Not for her approval—
but for the beauty of the burning.
Her touch was never tender.
But it lingered.
Like perfume on skin
long after the body has left the bed.
And I let it linger.
There were nights
her name sat in my mouth like a foreign prayer—
something I didn’t believe in
but whispered anyway,
just to feel it echo.
She was all cliff-edge and velvet.
All pulse and warning.
And I was the fool who mistook vertigo for flight.
What I loved was never her.
It was the losing.
The falling.
The moment just before the break
where everything was possible,
and none of it was mine.
Even now,
when I exhale too sharply,
I swear I can still taste
the ash of her vows.
II. The Penance: Surviving Myself
I did not crawl from a wreck.
I drifted from a husk—
a ship split open on an invisible reef.
The salt never left my mouth.
I wore it like a relic,
like the tongue of an ancestor who forgot how to pray.
The sky was a torn sail above me.
The days, barnacled and dragging.
The nights, stitched with the faint cries of animals
who had long since turned to bone.
There was no triumph in this exodus.
Only the dull ceremony of walking:
foot after foot across a landscape
stitched from broken compasses and cracked ribs.
Sometimes I mistook the ruins for myself.
Laid my head against the stones and called them home.
Listened for heartbeat in hollowed things.

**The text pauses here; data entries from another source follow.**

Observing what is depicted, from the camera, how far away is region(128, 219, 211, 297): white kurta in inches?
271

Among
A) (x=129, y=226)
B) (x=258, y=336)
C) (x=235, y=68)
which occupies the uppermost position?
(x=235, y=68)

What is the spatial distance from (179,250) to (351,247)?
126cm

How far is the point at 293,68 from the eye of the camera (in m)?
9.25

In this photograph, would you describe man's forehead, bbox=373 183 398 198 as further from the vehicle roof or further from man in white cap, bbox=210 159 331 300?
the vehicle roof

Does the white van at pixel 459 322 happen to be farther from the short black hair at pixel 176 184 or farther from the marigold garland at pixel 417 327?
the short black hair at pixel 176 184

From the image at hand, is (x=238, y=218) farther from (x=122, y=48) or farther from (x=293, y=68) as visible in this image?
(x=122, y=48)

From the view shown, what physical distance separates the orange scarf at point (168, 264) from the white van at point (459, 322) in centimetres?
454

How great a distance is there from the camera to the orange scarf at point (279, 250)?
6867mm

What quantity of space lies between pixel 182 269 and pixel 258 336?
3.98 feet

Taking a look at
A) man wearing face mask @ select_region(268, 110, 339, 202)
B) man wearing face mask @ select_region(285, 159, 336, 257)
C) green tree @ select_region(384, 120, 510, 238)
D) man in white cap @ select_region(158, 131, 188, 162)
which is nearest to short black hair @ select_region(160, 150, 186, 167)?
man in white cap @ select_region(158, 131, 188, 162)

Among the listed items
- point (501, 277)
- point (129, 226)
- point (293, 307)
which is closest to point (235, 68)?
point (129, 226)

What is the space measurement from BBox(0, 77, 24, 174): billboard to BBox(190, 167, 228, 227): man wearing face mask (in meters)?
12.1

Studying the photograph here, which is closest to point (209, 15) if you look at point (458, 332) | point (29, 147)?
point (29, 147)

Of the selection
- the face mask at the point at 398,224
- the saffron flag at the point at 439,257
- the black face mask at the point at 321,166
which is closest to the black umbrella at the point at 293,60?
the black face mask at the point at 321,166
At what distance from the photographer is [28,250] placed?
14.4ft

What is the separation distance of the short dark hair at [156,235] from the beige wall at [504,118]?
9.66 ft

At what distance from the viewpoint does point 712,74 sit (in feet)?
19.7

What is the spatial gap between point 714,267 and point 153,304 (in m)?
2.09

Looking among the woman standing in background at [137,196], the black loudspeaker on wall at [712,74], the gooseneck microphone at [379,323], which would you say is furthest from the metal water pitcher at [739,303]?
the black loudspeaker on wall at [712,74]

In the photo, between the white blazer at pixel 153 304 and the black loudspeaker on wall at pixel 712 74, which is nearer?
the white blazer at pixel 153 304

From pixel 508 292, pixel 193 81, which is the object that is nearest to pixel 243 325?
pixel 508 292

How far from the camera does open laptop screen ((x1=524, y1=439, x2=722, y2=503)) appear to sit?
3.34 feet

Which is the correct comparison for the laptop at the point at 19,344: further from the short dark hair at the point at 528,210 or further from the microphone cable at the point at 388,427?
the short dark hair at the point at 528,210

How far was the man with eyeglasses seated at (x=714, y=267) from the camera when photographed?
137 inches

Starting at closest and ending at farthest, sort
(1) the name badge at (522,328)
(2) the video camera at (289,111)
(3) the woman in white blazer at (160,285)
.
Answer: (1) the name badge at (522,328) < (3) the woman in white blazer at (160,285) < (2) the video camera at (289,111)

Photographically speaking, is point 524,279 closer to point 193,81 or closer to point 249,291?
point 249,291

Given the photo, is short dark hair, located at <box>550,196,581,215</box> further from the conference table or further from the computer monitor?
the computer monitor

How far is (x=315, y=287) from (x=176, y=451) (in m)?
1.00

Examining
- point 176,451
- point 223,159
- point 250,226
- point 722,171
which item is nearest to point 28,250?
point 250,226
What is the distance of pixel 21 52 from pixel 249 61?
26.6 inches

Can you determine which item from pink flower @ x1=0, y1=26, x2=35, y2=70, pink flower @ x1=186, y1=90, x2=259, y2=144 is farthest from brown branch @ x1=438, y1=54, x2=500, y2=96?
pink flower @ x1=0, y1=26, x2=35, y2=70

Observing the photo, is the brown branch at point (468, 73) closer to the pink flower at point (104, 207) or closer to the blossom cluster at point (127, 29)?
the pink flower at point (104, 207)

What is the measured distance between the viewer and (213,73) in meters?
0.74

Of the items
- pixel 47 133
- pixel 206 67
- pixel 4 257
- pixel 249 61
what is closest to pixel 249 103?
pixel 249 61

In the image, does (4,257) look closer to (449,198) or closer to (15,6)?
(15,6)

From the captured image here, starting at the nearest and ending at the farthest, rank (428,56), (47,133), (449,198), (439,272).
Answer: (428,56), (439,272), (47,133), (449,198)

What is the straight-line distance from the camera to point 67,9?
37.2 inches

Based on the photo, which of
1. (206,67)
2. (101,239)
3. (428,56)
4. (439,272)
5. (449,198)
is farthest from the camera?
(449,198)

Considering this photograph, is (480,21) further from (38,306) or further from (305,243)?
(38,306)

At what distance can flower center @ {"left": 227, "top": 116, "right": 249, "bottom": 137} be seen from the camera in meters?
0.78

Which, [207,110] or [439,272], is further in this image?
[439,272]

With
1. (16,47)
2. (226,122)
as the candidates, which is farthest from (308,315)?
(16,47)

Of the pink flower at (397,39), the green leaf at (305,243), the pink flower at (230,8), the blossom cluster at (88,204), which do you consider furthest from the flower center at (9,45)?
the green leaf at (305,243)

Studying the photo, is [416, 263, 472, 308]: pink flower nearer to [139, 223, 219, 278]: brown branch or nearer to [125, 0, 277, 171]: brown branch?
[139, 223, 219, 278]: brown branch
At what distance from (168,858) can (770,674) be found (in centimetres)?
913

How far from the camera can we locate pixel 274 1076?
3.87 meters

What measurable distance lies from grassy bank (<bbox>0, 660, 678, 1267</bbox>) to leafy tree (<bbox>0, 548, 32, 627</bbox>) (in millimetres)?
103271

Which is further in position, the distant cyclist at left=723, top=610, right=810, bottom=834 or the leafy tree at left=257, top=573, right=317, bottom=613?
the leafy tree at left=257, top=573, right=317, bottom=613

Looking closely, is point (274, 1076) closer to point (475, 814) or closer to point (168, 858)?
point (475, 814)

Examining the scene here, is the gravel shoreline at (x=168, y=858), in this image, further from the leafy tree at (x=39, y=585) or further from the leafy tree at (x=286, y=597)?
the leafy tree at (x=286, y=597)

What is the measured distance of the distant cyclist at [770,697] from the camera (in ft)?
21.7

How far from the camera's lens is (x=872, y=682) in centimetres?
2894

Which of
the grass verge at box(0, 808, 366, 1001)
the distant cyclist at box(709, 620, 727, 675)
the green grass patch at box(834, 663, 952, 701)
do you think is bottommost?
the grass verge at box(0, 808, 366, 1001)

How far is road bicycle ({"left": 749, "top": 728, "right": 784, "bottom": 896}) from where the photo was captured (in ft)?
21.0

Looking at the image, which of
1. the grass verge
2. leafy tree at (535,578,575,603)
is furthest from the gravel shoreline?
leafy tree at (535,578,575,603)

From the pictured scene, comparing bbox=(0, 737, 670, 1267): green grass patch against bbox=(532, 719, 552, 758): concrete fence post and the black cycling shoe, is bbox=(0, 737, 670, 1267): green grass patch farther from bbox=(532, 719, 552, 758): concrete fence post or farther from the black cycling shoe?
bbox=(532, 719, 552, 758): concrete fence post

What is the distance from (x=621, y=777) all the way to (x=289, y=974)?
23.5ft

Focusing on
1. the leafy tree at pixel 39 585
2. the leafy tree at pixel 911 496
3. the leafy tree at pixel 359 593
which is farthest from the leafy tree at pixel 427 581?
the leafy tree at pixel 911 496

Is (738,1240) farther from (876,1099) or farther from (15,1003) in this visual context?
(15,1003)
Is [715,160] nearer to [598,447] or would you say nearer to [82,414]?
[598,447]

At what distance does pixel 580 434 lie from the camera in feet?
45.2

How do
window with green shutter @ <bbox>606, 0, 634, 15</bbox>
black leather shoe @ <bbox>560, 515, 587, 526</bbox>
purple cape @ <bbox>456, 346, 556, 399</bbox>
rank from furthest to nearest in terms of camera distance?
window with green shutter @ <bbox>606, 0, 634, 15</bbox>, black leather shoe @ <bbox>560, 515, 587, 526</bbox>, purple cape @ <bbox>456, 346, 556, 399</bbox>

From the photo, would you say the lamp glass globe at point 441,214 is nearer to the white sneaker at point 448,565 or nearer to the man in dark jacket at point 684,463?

Forgiveness wasn’t offered.
It was harvested—
thorn by thorn,
from fields salted by my own hands.
She was never the architect.
She was the wind that found the cracks.
I was the tower already leaning,
the bells already rusted silent.
In my quieter hours,
I built altars out of what remained—
splinter, ash, a few stubborn stars
refusing to fall.
There are still nights
I dream of being swallowed whole.
There are still mornings
where my breath smells of shipwrecks.
But there is something now—
something that does not beg or howl or vanish.
A new silence,
dense and gold-veined,
growing in the hollows she left behind.
Interlude— In the Hollow Between
No one told me
the silence would be so loud.
That after the storm
there would be no sun,
only fog thick as milk
curling through my lungs.
I did not beg for light.
I did not curse the dark.
I simply sat—
hands open,
palms salted with memory.
There was a moth once
that lived in my chest.
Fed on echo,
slept in shame.
I haven’t felt it in days.
I think I may be alone now.
And for the first time—
that does not terrify me.
III. The Passage: From Fire to Form
I did not rise.
I unburied.
Fingernail by fingernail,
from beneath the collapsed arches of who I thought I was.
There was no anthem.
Only the slow recognition
that the sky still ached for me,
even after I forgot how to look up.
And there—
in the first true clearing,
where the ashes no longer smoked but simply were—
stood a figure.
Not a savior.
Not a siren.
Not a cure.
A mirror, carried in human hands.
A lighthouse, burning not with rescue, but with recognition.
She did not find me.
I found myself,
and there she was—
already waiting.
Not as prize,
but as witness.
Not to my ruin,
but to the slow architecture
of something holy rising from it.
She touched my hand, once.
Lightly.
And the earth did not tremble.
I did not fall.
Instead, the bones beneath my skin hummed
with the strange, quiet music
of being known—and still free.
I realized then:
I had not been climbing out of the past to reach her.
I had been climbing to reach myself.
She simply stood at the gates,
smiling like someone who had seen the stars rebuild themselves before.